(Text):
· · ·
Tatjana Pokorny
· 25.05.2024
Genevieve Wickham is a winner of the inclusion movement. The Australian won gold at the 2023 World Inclusive Championships in Rostock with Grant Alderson in the RS Venture Connect dinghy class. But her real victory was a different one.
The woman, who sailed as a teenager, suffered a severe haemorrhage during an aneurysm operation four months after her wedding. Since then, she has been unable to walk independently with her right side of her body paralysed and has had to relearn how to speak. Years later, Genevieve and her mother Anne sought advice from an agency about activities that were still possible. The experts suggested sailing. Her mother, as she told the Fremantle Herald newspaper, just thought: "What a stupid idea! Boats tip over, and how are you supposed to get back into the boat if you're paralysed? For heaven's sake!" But Genevieve is fired up, wants to sail regattas again and finds a new home port with the Sailability organisation. For her, the medal she won in Rostock is worth more than gold.
· · ·
(To be done):
In the text about Genevieve Wickham, who was her partner when she won gold in Rostock? The records come from a different source than the text.

(Excerpts from a spatial reasoning dataset):
· · ·
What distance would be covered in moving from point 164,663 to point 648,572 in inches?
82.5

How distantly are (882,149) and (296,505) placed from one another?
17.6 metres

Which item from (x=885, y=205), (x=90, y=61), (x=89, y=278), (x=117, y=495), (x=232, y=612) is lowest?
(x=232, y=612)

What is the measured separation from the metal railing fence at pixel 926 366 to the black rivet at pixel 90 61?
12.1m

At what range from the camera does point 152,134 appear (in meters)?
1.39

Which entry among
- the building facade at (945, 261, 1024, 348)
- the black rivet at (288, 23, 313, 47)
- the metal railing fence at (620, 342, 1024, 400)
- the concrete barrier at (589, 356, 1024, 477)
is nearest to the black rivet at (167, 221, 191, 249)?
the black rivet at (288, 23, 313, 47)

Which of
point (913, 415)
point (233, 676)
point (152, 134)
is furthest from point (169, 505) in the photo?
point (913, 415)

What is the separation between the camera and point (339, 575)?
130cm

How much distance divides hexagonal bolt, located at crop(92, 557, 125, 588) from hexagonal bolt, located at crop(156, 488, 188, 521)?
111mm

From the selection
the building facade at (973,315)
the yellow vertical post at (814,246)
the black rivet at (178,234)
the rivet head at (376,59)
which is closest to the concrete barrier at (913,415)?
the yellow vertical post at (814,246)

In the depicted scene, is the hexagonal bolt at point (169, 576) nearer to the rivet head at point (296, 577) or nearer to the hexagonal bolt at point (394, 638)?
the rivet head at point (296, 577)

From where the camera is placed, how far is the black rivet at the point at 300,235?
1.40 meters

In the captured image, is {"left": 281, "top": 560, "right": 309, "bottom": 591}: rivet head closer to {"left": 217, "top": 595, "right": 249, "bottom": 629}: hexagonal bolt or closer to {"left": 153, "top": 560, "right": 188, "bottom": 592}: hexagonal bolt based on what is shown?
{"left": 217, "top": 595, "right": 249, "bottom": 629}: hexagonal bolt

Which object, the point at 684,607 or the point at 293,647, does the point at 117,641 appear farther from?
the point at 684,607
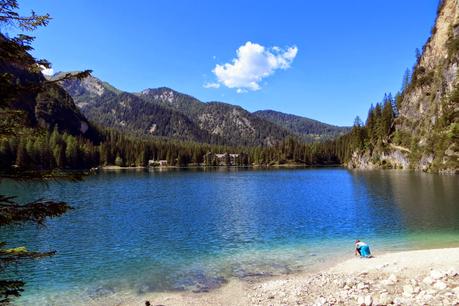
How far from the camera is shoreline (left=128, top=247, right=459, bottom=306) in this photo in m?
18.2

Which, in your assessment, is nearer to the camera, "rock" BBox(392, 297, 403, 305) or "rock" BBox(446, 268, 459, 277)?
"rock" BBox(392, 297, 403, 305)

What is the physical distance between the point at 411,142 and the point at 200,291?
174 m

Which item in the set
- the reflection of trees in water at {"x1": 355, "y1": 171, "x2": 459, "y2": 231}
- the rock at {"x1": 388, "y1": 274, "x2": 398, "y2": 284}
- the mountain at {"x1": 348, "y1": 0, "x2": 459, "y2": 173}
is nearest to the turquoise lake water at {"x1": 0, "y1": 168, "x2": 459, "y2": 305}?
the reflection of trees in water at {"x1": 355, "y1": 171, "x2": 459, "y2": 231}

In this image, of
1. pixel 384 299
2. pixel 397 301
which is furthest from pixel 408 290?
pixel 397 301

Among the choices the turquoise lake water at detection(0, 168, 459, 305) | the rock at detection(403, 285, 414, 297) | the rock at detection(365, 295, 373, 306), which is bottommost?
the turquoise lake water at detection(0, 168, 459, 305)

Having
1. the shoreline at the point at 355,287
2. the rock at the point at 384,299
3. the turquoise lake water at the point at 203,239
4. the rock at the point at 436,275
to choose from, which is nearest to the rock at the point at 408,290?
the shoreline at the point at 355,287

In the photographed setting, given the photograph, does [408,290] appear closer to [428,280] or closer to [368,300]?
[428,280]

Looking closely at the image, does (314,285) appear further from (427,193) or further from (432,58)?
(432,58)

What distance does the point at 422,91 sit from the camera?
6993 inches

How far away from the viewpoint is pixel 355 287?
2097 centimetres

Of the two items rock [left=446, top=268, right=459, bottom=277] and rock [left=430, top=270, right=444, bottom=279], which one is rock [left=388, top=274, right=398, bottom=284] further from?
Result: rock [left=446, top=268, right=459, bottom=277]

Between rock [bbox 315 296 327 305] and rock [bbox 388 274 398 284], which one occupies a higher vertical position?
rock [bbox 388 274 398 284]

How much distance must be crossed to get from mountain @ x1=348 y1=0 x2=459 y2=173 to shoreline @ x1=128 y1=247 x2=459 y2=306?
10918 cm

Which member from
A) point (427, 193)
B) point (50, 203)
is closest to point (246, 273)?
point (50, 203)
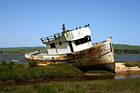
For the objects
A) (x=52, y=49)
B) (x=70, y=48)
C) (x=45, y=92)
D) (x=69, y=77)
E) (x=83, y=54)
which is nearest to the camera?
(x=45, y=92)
· · ·
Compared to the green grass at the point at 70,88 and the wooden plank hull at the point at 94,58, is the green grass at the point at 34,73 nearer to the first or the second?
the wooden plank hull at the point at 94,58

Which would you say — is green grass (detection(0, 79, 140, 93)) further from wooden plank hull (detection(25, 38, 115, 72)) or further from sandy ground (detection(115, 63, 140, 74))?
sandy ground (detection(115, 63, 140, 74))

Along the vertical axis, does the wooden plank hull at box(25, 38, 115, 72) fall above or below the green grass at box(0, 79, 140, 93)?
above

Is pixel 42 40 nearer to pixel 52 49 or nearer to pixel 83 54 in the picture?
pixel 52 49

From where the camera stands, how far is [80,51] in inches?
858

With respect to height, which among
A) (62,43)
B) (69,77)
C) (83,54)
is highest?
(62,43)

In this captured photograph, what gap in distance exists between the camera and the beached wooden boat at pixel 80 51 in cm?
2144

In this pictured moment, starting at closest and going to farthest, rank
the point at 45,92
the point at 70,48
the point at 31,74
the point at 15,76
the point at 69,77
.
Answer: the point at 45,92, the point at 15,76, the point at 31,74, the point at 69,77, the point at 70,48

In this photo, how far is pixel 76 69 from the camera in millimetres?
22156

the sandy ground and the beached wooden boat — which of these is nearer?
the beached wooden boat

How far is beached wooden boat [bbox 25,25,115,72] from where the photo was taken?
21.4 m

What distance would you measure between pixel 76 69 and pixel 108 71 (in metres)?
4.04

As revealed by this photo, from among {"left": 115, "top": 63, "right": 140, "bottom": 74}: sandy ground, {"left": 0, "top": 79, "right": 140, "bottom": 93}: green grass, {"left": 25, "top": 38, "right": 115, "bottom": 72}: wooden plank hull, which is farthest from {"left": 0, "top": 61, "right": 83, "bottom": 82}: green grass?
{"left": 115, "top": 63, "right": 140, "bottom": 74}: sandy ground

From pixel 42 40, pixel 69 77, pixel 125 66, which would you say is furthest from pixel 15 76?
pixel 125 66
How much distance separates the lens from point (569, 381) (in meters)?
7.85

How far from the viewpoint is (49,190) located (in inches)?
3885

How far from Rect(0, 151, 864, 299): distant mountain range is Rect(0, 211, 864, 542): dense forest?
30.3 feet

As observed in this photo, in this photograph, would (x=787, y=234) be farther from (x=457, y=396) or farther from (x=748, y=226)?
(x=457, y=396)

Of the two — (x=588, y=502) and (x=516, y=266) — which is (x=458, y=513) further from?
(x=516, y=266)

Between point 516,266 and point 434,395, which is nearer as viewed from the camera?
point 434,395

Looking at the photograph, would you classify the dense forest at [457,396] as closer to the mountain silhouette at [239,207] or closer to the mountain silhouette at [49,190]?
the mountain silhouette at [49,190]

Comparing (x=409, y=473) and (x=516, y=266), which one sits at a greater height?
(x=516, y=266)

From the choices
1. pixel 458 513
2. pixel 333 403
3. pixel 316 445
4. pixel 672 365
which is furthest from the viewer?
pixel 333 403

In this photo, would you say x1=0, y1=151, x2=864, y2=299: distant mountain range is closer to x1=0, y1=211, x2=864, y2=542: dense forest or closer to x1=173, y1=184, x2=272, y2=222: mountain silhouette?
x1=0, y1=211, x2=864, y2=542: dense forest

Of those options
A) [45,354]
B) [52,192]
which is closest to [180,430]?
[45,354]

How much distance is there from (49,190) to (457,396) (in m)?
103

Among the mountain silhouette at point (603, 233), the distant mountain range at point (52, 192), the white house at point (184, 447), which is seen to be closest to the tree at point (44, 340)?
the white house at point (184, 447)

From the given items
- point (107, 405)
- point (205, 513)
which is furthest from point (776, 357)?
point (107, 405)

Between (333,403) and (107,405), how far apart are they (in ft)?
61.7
· · ·
(Solution to this task):
Grant Alderson